Tag Archive | Christmas

Christmas Has JUST Begun

John 1:1-14

I have a poem I’d like to share with you. It’s called “The Month After Christmas.”

Twas the month after Christmas, and all through the house,
Nothing would fit me, not even a blouse.
The cookies I’d nibbled, the eggnog I’d tasted.
All the holiday parties had gone to my waist.
When I got on the scales, such a number arose!
I walked to the store (less a walk than a lumber).

I’d remember the marvelous meals I’d prepared;
The gravies and sauces and beef nicely rared,
The wine and the rum balls, the bread and the cheese
And the way I’d never said, “No thank you, please.”

As I dressed myself in my husband’s old shirt,
And prepared once again to do battle with dirt—
I said to myself, as I only can,
“You can’t spend a winter disguised as a man!”

So, away with the last of the sour cream dip,
Get rid of the fruit cake, every cracker and chip,
Every last bit of food that I like must be banished,
Till all the additional ounces have vanished.

I won’t have a cookie–not even a lick.
I’ll want only to chew on a long celery stick.
I won’t have hot biscuits, or cornbread, or pie,
I’ll munch on a carrot and quietly cry.

I’m hungry, I’m lonesome, and life is a bore—
But isn’t that what January is for?
Unable to giggle, no longer a riot.
Happy New Year to all, and all a good diet![1]

So take a big breath, and now let out a big sigh.

Christmas is over!

Or is it?

Let’s think about this for a minute.

We are actually in the middle of celebrating the Christmas season right now because Christmas doesn’t begin until December 25th, when we celebrate the birth of the baby Jesus. So, according to the Christian calendar, we are just starting the Christmas Season.

Of course, according to the secular world, Christmas started the day after Halloween and ended on December 25th. This lengthy season gives us, the consumer, plenty of time to spend, spend, spend –

because love for our fellow man is measured by how much we spend, right?

Then, on December 26th, the POST-Christmas season begins, when you rush out to big sales to spend even more money on items you didn’t receive on the 25th.

→ **AIM**:
In the Christmas post, list each food the poem's speaker says they won't have in the stanza that begins "I won’t have a cookie".

→ **DATASET ROWS**:
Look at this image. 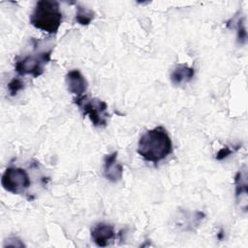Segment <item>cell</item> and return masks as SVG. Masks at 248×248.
Instances as JSON below:
<instances>
[{
	"label": "cell",
	"mask_w": 248,
	"mask_h": 248,
	"mask_svg": "<svg viewBox=\"0 0 248 248\" xmlns=\"http://www.w3.org/2000/svg\"><path fill=\"white\" fill-rule=\"evenodd\" d=\"M63 15L60 11L59 3L50 0H42L30 15V23L37 29L49 34H56L61 23Z\"/></svg>",
	"instance_id": "2"
},
{
	"label": "cell",
	"mask_w": 248,
	"mask_h": 248,
	"mask_svg": "<svg viewBox=\"0 0 248 248\" xmlns=\"http://www.w3.org/2000/svg\"><path fill=\"white\" fill-rule=\"evenodd\" d=\"M74 103L79 108L83 115H87L95 127H105L108 124L109 114L108 105L97 98L87 96L76 97Z\"/></svg>",
	"instance_id": "3"
},
{
	"label": "cell",
	"mask_w": 248,
	"mask_h": 248,
	"mask_svg": "<svg viewBox=\"0 0 248 248\" xmlns=\"http://www.w3.org/2000/svg\"><path fill=\"white\" fill-rule=\"evenodd\" d=\"M66 85L70 93L80 97L87 89V80L78 70H72L66 75Z\"/></svg>",
	"instance_id": "8"
},
{
	"label": "cell",
	"mask_w": 248,
	"mask_h": 248,
	"mask_svg": "<svg viewBox=\"0 0 248 248\" xmlns=\"http://www.w3.org/2000/svg\"><path fill=\"white\" fill-rule=\"evenodd\" d=\"M237 39L240 44H244L246 41V30L242 21H238L237 24Z\"/></svg>",
	"instance_id": "13"
},
{
	"label": "cell",
	"mask_w": 248,
	"mask_h": 248,
	"mask_svg": "<svg viewBox=\"0 0 248 248\" xmlns=\"http://www.w3.org/2000/svg\"><path fill=\"white\" fill-rule=\"evenodd\" d=\"M52 48L37 51L23 57H17L15 62V70L20 76L31 75L34 78L41 76L45 71V66L50 60Z\"/></svg>",
	"instance_id": "4"
},
{
	"label": "cell",
	"mask_w": 248,
	"mask_h": 248,
	"mask_svg": "<svg viewBox=\"0 0 248 248\" xmlns=\"http://www.w3.org/2000/svg\"><path fill=\"white\" fill-rule=\"evenodd\" d=\"M137 152L146 162L157 164L171 154V139L164 127L158 126L146 131L140 137Z\"/></svg>",
	"instance_id": "1"
},
{
	"label": "cell",
	"mask_w": 248,
	"mask_h": 248,
	"mask_svg": "<svg viewBox=\"0 0 248 248\" xmlns=\"http://www.w3.org/2000/svg\"><path fill=\"white\" fill-rule=\"evenodd\" d=\"M235 195L237 199H242L244 198L246 200L247 197V181H246V171L245 170H240L236 173L235 175Z\"/></svg>",
	"instance_id": "11"
},
{
	"label": "cell",
	"mask_w": 248,
	"mask_h": 248,
	"mask_svg": "<svg viewBox=\"0 0 248 248\" xmlns=\"http://www.w3.org/2000/svg\"><path fill=\"white\" fill-rule=\"evenodd\" d=\"M115 237L114 229L111 225L106 223H99L91 230V239L97 246L105 247L109 244Z\"/></svg>",
	"instance_id": "6"
},
{
	"label": "cell",
	"mask_w": 248,
	"mask_h": 248,
	"mask_svg": "<svg viewBox=\"0 0 248 248\" xmlns=\"http://www.w3.org/2000/svg\"><path fill=\"white\" fill-rule=\"evenodd\" d=\"M95 17V13L80 4L77 5V13H76V21L80 25H88Z\"/></svg>",
	"instance_id": "10"
},
{
	"label": "cell",
	"mask_w": 248,
	"mask_h": 248,
	"mask_svg": "<svg viewBox=\"0 0 248 248\" xmlns=\"http://www.w3.org/2000/svg\"><path fill=\"white\" fill-rule=\"evenodd\" d=\"M104 175L111 181L117 182L123 176V167L117 161V152L108 154L104 158Z\"/></svg>",
	"instance_id": "7"
},
{
	"label": "cell",
	"mask_w": 248,
	"mask_h": 248,
	"mask_svg": "<svg viewBox=\"0 0 248 248\" xmlns=\"http://www.w3.org/2000/svg\"><path fill=\"white\" fill-rule=\"evenodd\" d=\"M3 188L13 194H23L30 186L31 180L25 170L17 167H9L2 175Z\"/></svg>",
	"instance_id": "5"
},
{
	"label": "cell",
	"mask_w": 248,
	"mask_h": 248,
	"mask_svg": "<svg viewBox=\"0 0 248 248\" xmlns=\"http://www.w3.org/2000/svg\"><path fill=\"white\" fill-rule=\"evenodd\" d=\"M232 153H233V151H232L229 146H225V147L221 148V149L217 152V154H216V159L219 160V161L224 160V159H226L227 157H229V156H230L231 154H232Z\"/></svg>",
	"instance_id": "14"
},
{
	"label": "cell",
	"mask_w": 248,
	"mask_h": 248,
	"mask_svg": "<svg viewBox=\"0 0 248 248\" xmlns=\"http://www.w3.org/2000/svg\"><path fill=\"white\" fill-rule=\"evenodd\" d=\"M195 76V70L186 64L177 65L170 74V80L174 85L189 82Z\"/></svg>",
	"instance_id": "9"
},
{
	"label": "cell",
	"mask_w": 248,
	"mask_h": 248,
	"mask_svg": "<svg viewBox=\"0 0 248 248\" xmlns=\"http://www.w3.org/2000/svg\"><path fill=\"white\" fill-rule=\"evenodd\" d=\"M24 88V83L23 81L18 78H13L9 84H8V89H9V92H10V95L11 96H15L16 95V93L20 90H22Z\"/></svg>",
	"instance_id": "12"
}]
</instances>
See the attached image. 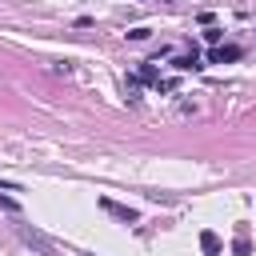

→ **WRITTEN REPLY**:
A cookie, hot biscuits, cornbread, and pie.